**Written tasks:**
1: Revise the stretch of the passage on the Huangtong Sag from "This research aims" through "targets in the Huangtong Sag.", putting "hydrocarbon charging history" in place of "oil charging history".
2: Resume the passage on the Huangtong Sag, not the listing, starting after its final sentence.

**Given text:**
+++
This research aims to enhance oil-oil correlation and reveal the oil charging history in the Huangtong Sag. Studies on oil family classification can provide valuable information on petroleum migration in petroliferous basins. The fluid inclusion analysis in conjunction with the stratigraphic burial history and thermal history of the reservoirs can provide direct evidence regarding hydrocarbon charging stages. Determined the charging history are crucial to the prediction of potential source kitchen locations and identification of favorable exploration targets in the Huangtong Sag.
In this work, the oil-oil correlation was analyzed systematically based on the geochemical characteristics of oils in four oilfields (the Meitai, Hongguang, Chaoyang, and Yong’an). The timing of hydrocarbon charging of the Huangtong Sag is determined according to the homogenization temperatures of fluid inclusions and the stratigraphic burial and geothermal histories of the sag. Molecular markers are used to trace the oil charging orientation and channels. A comprehensive understanding of the oil-oil correlations and charging history of the study area is of great significance in improving understanding of the petroleum systems in this region and reducing risk in petroleum exploration.

2. Geological Settings

The Fushan Depression is a Mesozoic-Cenozoic depression located in the southeastern corner of the Beibuwan Basin with an area of about 29,200 km2 (Figure 1a). Its north area is controlled by the Changliu and Lingao Faults, and the south area overlaps on the Hainan Uplift [4,21]. The depression experienced multiple tectonic movements in the Paleogene, creating a complex geological structure consisting of three tectonic units: the north Chaoyang step-fault zone, the central Huangtong Sag, and the south slope zone (from north to south) (Figure 1b) [5,17,22]. The oblique transfer zone, above the Huachang uplift in the center of the depression, divides the depression into the Bailian Sag in the east and the Huangtong Sag in the west [6,23].
+++
**Given records:**
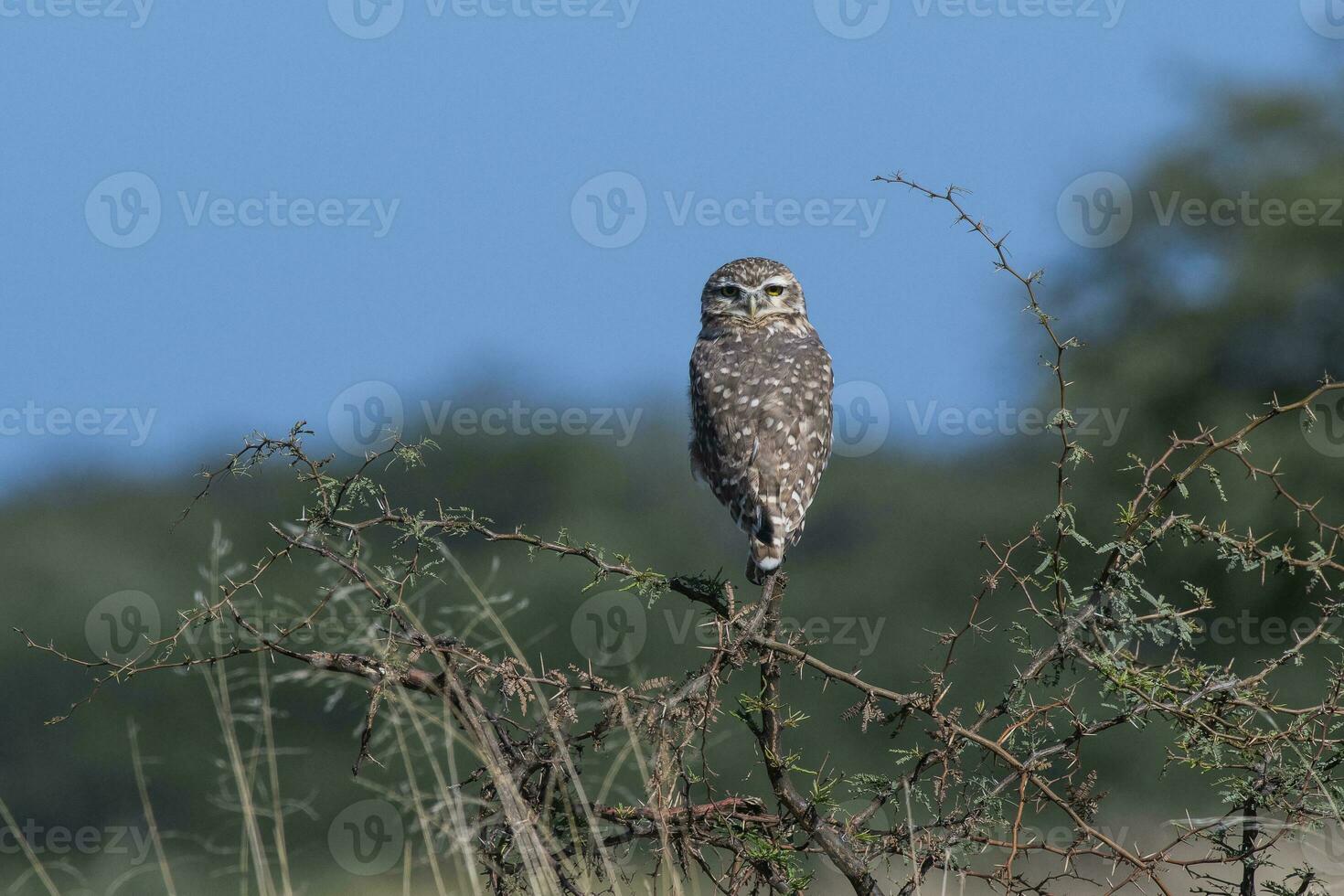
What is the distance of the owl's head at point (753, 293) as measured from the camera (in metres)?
7.60

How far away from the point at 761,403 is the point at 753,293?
93 cm

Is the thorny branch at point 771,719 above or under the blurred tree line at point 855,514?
above

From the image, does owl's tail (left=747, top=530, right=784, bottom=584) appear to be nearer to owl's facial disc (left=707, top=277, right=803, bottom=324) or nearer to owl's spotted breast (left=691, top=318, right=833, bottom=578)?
owl's spotted breast (left=691, top=318, right=833, bottom=578)

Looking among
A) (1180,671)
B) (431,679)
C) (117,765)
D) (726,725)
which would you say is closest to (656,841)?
(431,679)

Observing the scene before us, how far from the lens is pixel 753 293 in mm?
7570

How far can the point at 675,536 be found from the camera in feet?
112

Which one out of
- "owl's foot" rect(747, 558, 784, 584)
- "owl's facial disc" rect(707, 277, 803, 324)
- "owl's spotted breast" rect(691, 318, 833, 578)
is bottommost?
"owl's foot" rect(747, 558, 784, 584)

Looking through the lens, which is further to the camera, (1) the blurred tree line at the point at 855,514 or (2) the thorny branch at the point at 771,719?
(1) the blurred tree line at the point at 855,514

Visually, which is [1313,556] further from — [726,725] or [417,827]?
[726,725]

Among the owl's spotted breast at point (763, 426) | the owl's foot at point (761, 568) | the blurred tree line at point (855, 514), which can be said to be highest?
the owl's spotted breast at point (763, 426)

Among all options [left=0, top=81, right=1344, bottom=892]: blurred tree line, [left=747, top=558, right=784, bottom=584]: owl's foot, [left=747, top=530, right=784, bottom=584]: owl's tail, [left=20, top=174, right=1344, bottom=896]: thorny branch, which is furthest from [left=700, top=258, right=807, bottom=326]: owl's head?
[left=0, top=81, right=1344, bottom=892]: blurred tree line

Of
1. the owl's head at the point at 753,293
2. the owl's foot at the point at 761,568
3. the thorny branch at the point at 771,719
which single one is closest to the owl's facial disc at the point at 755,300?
the owl's head at the point at 753,293

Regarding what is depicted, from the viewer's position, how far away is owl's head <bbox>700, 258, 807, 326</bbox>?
7.60 meters

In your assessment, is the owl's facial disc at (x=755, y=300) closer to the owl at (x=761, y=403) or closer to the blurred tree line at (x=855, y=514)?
the owl at (x=761, y=403)
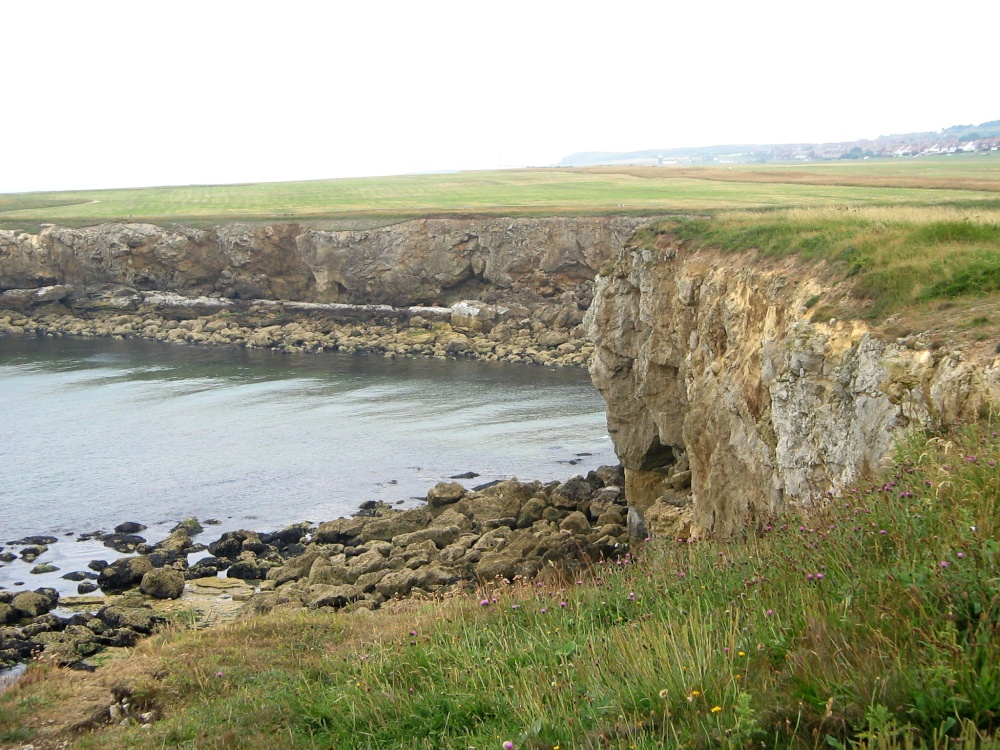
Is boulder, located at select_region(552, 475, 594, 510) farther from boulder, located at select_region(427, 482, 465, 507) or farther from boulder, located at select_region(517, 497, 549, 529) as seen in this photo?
boulder, located at select_region(427, 482, 465, 507)

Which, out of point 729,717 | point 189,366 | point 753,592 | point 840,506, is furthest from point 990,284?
point 189,366

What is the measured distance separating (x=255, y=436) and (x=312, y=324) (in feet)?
94.8

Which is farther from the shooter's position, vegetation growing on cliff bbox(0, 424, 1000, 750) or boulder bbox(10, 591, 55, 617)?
boulder bbox(10, 591, 55, 617)

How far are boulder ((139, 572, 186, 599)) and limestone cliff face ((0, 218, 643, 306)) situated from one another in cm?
4465

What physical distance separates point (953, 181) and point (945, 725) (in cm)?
6373

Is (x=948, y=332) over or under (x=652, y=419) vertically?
over

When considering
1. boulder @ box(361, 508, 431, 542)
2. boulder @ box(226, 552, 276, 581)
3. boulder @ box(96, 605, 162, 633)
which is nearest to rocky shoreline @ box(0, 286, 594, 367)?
boulder @ box(361, 508, 431, 542)

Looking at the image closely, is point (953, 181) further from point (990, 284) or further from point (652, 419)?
point (990, 284)

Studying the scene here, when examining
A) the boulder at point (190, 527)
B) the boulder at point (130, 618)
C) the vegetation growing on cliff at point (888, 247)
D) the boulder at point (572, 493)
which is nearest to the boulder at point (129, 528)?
the boulder at point (190, 527)

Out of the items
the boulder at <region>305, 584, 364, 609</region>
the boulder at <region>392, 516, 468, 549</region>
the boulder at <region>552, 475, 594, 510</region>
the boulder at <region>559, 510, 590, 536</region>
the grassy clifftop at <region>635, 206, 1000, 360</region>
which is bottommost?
the boulder at <region>392, 516, 468, 549</region>

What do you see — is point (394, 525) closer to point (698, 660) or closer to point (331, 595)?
point (331, 595)

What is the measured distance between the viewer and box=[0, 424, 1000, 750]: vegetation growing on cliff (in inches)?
207

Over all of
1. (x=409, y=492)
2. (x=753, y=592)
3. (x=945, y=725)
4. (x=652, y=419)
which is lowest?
(x=409, y=492)

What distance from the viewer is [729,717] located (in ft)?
18.2
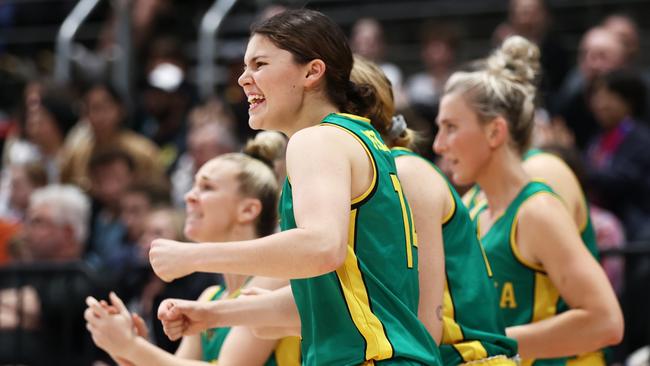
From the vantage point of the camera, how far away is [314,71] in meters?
3.04

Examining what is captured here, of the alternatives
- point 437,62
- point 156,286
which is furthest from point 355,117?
point 437,62

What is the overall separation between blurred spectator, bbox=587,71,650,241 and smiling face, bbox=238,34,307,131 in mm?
4360

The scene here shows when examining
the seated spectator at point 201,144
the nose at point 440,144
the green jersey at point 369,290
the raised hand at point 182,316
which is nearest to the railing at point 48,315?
the seated spectator at point 201,144

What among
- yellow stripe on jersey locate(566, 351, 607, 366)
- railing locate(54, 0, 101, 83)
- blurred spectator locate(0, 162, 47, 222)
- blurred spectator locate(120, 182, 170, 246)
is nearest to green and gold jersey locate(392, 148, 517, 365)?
yellow stripe on jersey locate(566, 351, 607, 366)

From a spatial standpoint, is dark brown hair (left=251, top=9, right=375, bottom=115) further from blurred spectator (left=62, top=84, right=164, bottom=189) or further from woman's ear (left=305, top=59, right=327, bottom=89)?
blurred spectator (left=62, top=84, right=164, bottom=189)

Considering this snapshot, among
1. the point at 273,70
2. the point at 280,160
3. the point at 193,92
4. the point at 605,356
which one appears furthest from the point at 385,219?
the point at 193,92

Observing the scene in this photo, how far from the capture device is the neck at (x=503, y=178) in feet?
13.8

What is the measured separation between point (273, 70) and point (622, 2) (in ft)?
25.0

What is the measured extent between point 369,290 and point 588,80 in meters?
5.70

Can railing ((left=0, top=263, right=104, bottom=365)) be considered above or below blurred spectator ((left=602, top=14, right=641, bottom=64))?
below

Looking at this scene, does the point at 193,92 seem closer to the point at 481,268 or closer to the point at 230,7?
the point at 230,7

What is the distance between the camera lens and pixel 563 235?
3.96 metres

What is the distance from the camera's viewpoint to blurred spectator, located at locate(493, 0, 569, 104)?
28.7 feet

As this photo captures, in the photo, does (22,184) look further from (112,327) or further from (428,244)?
(428,244)
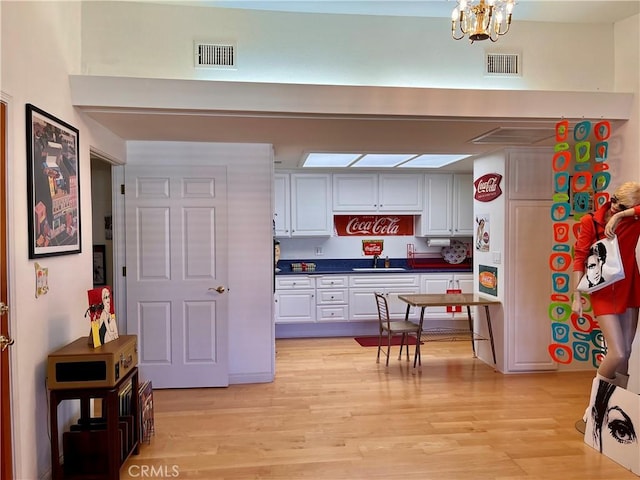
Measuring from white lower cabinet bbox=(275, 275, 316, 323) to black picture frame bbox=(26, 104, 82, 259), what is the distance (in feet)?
10.2

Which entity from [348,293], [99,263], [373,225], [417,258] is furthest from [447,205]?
[99,263]

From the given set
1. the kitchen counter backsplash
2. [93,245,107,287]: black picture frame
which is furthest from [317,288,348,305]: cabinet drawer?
[93,245,107,287]: black picture frame

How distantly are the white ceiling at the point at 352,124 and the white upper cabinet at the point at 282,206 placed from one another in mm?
1902

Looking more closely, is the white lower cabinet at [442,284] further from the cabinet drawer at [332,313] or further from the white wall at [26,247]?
the white wall at [26,247]

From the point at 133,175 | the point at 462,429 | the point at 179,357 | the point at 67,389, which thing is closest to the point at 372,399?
A: the point at 462,429

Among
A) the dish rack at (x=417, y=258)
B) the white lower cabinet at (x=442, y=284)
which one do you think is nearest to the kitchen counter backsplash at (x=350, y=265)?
the dish rack at (x=417, y=258)

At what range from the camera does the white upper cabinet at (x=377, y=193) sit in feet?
19.5

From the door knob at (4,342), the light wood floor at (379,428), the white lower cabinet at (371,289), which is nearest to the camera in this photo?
the door knob at (4,342)

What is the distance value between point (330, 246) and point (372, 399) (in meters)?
3.18

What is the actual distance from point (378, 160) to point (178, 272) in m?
2.73

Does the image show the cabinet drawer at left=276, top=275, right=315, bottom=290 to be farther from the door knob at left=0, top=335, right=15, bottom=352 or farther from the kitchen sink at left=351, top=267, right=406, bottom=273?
the door knob at left=0, top=335, right=15, bottom=352

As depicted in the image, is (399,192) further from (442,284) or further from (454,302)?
(454,302)

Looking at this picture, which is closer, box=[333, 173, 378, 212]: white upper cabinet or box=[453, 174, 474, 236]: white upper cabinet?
box=[333, 173, 378, 212]: white upper cabinet

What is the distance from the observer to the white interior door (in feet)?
12.2
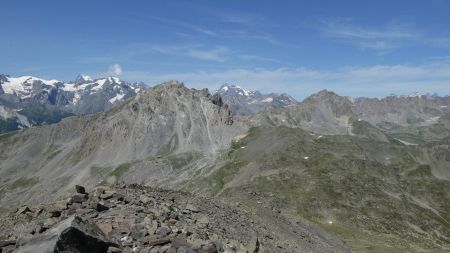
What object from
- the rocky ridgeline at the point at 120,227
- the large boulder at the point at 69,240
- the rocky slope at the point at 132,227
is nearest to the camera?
the large boulder at the point at 69,240

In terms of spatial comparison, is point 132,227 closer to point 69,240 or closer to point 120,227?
point 120,227

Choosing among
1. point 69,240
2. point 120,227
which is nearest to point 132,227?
point 120,227

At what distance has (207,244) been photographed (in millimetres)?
32938

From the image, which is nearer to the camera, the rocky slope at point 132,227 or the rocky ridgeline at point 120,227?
the rocky ridgeline at point 120,227

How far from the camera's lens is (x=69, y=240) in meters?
27.0

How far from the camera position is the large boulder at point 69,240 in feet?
85.9

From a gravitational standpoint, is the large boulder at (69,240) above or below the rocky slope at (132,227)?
above

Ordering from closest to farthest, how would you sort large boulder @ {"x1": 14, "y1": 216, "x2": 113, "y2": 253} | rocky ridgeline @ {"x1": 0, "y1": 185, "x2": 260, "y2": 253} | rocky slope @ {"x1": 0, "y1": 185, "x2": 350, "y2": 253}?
large boulder @ {"x1": 14, "y1": 216, "x2": 113, "y2": 253}
rocky ridgeline @ {"x1": 0, "y1": 185, "x2": 260, "y2": 253}
rocky slope @ {"x1": 0, "y1": 185, "x2": 350, "y2": 253}

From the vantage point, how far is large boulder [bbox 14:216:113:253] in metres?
26.2

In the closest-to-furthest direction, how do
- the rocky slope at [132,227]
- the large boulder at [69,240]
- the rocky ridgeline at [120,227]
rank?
the large boulder at [69,240] < the rocky ridgeline at [120,227] < the rocky slope at [132,227]

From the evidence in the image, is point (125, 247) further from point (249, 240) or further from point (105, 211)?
point (249, 240)

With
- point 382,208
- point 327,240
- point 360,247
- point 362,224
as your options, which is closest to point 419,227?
point 382,208

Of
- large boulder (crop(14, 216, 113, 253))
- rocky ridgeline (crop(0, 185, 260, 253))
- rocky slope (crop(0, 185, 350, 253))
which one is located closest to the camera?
large boulder (crop(14, 216, 113, 253))

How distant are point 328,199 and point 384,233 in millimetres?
42190
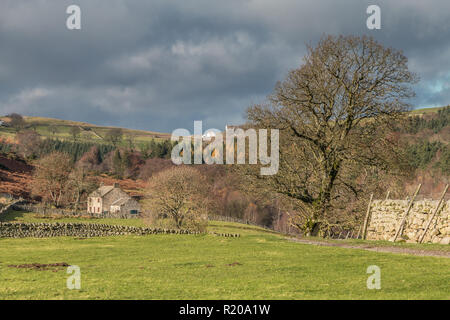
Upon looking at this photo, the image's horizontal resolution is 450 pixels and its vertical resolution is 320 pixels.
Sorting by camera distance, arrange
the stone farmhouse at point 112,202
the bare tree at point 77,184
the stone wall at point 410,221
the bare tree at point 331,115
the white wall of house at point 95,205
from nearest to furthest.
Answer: the stone wall at point 410,221 < the bare tree at point 331,115 < the bare tree at point 77,184 < the stone farmhouse at point 112,202 < the white wall of house at point 95,205

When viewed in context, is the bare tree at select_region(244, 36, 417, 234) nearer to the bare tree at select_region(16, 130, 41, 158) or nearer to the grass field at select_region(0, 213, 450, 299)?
the grass field at select_region(0, 213, 450, 299)

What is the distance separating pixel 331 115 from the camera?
1340 inches

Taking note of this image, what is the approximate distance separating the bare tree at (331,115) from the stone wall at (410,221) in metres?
3.36

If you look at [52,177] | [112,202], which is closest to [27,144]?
Result: [112,202]

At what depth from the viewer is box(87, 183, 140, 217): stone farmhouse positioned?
345 feet

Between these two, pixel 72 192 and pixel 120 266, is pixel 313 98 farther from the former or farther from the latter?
pixel 72 192

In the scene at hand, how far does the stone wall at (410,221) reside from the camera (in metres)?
25.4

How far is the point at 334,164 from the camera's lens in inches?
1326

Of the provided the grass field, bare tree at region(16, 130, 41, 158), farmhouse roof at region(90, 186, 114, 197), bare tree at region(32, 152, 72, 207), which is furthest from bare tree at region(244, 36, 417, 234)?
bare tree at region(16, 130, 41, 158)

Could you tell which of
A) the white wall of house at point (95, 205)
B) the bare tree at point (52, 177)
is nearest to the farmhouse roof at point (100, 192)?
the white wall of house at point (95, 205)

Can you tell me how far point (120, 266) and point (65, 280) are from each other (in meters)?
4.27

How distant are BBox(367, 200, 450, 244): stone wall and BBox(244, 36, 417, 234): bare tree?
336cm

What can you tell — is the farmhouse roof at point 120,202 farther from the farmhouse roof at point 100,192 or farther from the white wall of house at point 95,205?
the farmhouse roof at point 100,192

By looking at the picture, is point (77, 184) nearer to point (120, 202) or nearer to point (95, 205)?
point (95, 205)
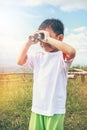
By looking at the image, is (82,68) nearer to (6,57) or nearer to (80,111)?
(80,111)

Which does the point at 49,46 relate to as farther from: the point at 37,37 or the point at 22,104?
the point at 22,104

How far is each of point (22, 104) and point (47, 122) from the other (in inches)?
14.5

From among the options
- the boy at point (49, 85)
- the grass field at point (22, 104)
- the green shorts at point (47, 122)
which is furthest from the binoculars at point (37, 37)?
the grass field at point (22, 104)

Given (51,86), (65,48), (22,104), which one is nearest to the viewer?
(65,48)

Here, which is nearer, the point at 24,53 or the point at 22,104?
the point at 24,53

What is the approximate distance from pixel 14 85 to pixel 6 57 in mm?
130

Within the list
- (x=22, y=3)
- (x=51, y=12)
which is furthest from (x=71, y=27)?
(x=22, y=3)

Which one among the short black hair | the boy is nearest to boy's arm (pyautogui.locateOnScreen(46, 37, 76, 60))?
the boy

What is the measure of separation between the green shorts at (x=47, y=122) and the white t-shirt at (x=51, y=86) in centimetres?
2

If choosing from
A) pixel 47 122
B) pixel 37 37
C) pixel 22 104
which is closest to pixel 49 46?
pixel 37 37

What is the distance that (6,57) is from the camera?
5.26 feet

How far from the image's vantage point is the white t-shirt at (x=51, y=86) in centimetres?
123

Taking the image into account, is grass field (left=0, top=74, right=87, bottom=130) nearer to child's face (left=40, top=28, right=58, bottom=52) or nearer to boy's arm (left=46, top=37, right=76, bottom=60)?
child's face (left=40, top=28, right=58, bottom=52)

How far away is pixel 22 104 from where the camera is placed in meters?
1.59
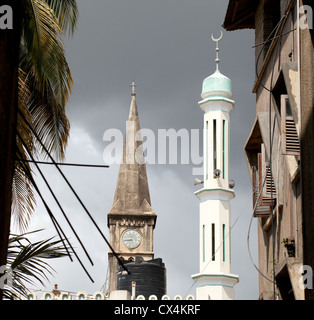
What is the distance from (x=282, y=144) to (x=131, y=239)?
+++
**Outputs for the tasks:**
1:
This research aims to enhance oil-oil correlation and reveal the hydrocarbon charging history in the Huangtong Sag. Studies on oil family classification can provide valuable information on petroleum migration in petroliferous basins. The fluid inclusion analysis in conjunction with the stratigraphic burial history and thermal history of the reservoirs can provide direct evidence regarding hydrocarbon charging stages. Determined the charging history are crucial to the prediction of potential source kitchen locations and identification of favorable exploration targets in the Huangtong Sag.

2:
The Shenhu, Zhuqiong, and Nanhai tectonic movements in the Paleogene respectively controlled the deposition of the Paleocene Changliu Formation (Ech), the Eocene Liushagang Formation (Els), and the Oligocene Weizhou Formation (Ewz). Ech and Ewz comprise fluvial facies and alluvial fan, while Els is predominantly lacustrine facies (Figure 2). Els serves as the major source and reservoir rocks in the sag and is divided into three members—Els3, Els2, and Els1—which are all third-order sequences according to the sequence stratigraphic principles set out by Vail et al. (1997) [24] (Figure 2). Els1 and Els3 are generally developed braided river delta, fan delta, and lacustrine mudstone. Els2 was deposited during the most substantial lacustrine transgression period, with deep and semi-deep lacustrine mudstones of great thickness which serve as the main source rocks for the Liushagang Formation.
The primary exploration target is the area around the Huangtong sag, where the Meitai, Hongguang, Chaoyang, and Yong’an oilfields have been discovered. Els3 provides the major reservoir for the Meitai and Hongguang areas. The crude oil in the Chaoyang and Yong’an oilfields is mostly in Els1.

3. Samples and Methods

A total of twenty-seven oil samples were collected from these four oilfields. All of the samples were deasphalted using n-hexane and the residues quantitatively separated into saturated, aromatic, and NSO fractions by liquid chromatography (alumina/silica gel columns, 2:3) with 30 mL n-hexane, 25 mL dichloromethane: n-hexane (2:1, v:v) and dichloromethane: methanol (93:7, v:v) as the eluents, respectively.
The saturated fraction was analyzed using an Agilent 6890 gas chromatograph—Agilent 5975i mass spectrometry system, using an HP-5MS fused silica capillary column (30 m × 0.25 mm × 0.25 μm). The initial GC oven temperature was maintained at 50 °C for 1 min, then increased at a rate of 20 °C/min up to 120 °C, further increased at 3 °C/min to 310 °C, then finally held at 310 °C for 25 min. Helium, pumped at 1.0 mL/min, was used as the carrier gas for GC of the saturated and aromatic fractions. The chromatograph was run in electron impact (EI) mode, the ionization energy of the MS system was 70 eV, and the scanning range was m/z 50–600.
Thirteen sandstone core samples from the Els1 and Els3 reservoirs were polished for fluid inclusion observation and homogenization temperature measurement. These oil sand samples were collected from wells M12A, Ch6, and Y11, which were distributed in Meitai, Chaoyang, and Yong’an oilfields, respectively.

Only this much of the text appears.